5. Don’t go to bed full, hungry or thirsty
“Eating at regular times helps strengthen our internal body clock,” explains Professor Ellis. “However, eating a heavy meal before bedtime can make it challenging to sleep at night. Drinking lots of liquid before bed will also increase the chances that we have to go to the bathroom during the night. Conversely, being hungry or thirsty at night can increase the chances of waking up. A balance should be struck between being sated but not full up before we go to bed.”
6. Be screen savvy
“Using electronic screens just before bed and in the bedroom can keep us awake for longer as the blue light from these devices has the capacity to prevent the hormones that make us sleepy from being produced,” he explains. “Importantly, it is not just the light that can affect our sleep, but most activities that we use our devices for can keep us awake and alert.”
7. Don’t use alcohol to sleep
“Although alcohol is a sedative, it can have a significant impact on the quality and quantity of your sleep,” he warns. “Our sleep tends to become fragile and light when we have a lot of alcohol in the evening and can lead to lots of awakenings in the latter part of the night and feelings of being unrefreshed during the day.”
8. Avoid nicotine before bed
“Nicotine is a short-acting stimulant that can keep you awake and so should be avoided in the later part of the evening and during the night if you happen to wake up,” he says.

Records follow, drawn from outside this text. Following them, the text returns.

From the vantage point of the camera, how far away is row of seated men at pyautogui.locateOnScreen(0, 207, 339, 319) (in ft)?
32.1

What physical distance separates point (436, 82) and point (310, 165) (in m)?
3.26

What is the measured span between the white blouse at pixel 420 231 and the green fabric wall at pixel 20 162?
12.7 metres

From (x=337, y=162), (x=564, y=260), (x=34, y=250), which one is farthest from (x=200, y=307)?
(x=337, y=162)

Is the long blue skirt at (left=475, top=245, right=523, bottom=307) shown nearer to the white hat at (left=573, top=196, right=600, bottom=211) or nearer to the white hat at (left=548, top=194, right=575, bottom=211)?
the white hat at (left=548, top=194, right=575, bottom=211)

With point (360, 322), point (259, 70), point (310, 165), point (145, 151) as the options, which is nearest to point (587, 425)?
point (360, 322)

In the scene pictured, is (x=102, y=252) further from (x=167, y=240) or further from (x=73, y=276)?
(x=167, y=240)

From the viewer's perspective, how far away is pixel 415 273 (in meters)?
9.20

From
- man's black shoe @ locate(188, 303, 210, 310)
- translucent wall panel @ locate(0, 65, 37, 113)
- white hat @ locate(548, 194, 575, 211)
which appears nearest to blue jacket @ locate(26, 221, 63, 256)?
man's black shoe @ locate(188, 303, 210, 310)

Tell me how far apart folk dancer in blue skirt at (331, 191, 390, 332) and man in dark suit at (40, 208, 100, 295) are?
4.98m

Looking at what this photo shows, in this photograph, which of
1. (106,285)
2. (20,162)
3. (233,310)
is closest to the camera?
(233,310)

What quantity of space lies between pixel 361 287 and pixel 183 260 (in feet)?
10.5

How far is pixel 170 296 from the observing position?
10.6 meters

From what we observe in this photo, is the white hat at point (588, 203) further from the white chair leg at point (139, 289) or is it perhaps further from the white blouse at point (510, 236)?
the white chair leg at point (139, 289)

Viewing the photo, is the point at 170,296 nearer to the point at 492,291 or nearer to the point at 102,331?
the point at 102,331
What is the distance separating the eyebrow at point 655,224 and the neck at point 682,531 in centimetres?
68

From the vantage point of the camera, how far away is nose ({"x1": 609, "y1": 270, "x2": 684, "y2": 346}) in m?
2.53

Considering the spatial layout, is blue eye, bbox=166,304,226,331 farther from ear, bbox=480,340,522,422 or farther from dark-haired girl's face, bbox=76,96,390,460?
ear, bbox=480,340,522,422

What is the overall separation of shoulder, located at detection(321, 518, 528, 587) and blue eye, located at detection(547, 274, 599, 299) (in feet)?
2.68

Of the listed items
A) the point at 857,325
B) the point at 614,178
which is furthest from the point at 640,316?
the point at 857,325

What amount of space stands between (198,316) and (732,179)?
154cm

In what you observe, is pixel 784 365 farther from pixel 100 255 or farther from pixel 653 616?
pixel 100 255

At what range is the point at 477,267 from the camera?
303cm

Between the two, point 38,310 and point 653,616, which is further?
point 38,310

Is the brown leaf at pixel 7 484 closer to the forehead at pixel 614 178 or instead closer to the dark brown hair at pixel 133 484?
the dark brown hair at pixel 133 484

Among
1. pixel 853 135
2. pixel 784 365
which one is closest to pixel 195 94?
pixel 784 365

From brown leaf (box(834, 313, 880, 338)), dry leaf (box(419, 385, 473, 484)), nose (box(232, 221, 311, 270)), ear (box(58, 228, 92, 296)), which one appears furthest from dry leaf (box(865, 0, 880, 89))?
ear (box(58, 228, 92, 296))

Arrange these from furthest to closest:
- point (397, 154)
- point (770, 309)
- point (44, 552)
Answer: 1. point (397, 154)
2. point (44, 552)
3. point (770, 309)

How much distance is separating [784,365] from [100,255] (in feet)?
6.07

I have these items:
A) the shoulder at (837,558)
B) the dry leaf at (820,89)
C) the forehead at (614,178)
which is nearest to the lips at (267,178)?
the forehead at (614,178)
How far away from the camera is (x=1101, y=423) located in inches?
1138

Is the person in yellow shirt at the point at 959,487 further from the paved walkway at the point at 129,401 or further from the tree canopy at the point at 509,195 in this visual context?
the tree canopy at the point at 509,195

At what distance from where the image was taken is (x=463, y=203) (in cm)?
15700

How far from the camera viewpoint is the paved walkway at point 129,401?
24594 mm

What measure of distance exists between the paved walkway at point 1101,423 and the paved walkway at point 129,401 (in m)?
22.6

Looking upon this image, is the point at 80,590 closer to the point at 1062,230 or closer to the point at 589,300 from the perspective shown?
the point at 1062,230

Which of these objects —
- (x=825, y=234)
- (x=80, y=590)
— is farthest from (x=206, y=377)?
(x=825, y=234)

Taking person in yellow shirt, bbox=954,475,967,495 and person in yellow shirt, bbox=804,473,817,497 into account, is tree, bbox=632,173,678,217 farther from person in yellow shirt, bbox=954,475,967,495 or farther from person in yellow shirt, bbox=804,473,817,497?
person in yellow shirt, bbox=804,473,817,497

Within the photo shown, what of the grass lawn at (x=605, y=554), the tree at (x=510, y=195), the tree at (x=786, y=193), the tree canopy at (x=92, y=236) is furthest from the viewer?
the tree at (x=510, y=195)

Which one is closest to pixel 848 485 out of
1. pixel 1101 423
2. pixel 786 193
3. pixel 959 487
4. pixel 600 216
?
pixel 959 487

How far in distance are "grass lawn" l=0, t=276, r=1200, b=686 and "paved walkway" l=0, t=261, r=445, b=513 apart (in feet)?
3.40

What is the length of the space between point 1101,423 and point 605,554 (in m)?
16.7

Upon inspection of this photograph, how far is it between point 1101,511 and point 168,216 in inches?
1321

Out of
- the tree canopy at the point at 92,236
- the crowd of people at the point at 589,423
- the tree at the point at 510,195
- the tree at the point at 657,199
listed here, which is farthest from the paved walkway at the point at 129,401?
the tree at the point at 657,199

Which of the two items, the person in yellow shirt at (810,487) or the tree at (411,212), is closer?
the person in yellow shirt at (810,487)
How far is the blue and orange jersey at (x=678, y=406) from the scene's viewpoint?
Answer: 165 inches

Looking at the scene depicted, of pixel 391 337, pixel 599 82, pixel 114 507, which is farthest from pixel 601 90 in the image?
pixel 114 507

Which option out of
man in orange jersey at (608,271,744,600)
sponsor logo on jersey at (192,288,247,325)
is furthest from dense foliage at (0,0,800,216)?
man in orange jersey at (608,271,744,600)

9. Keep your bedroom cool, dark and quiet
“Heat, light and noise can impact on our ability to get off to sleep and increase the chances that we wake in the night. Making sure the bedroom is cool, dark and quiet can improve the quality of our sleep as can sleeping on a comfortable, supportive bed,” says Professor Ellis.
10. Hide the clock
“It is common to watch the clock when we are awake at night,” Professor Ellis says. “For some of us, this can increase our anxiety levels and further prevent us from being able to fall asleep. It is not necessary to remove the clock altogether as many people rely upon their alarm clocks to get them up in the morning. However, having the clock face out of sight will help reduce any sleep anxiety.”
Can you relate to any of the above? Do you have any top tips for getting the perfect night’s sleep? I’d love to know what they are!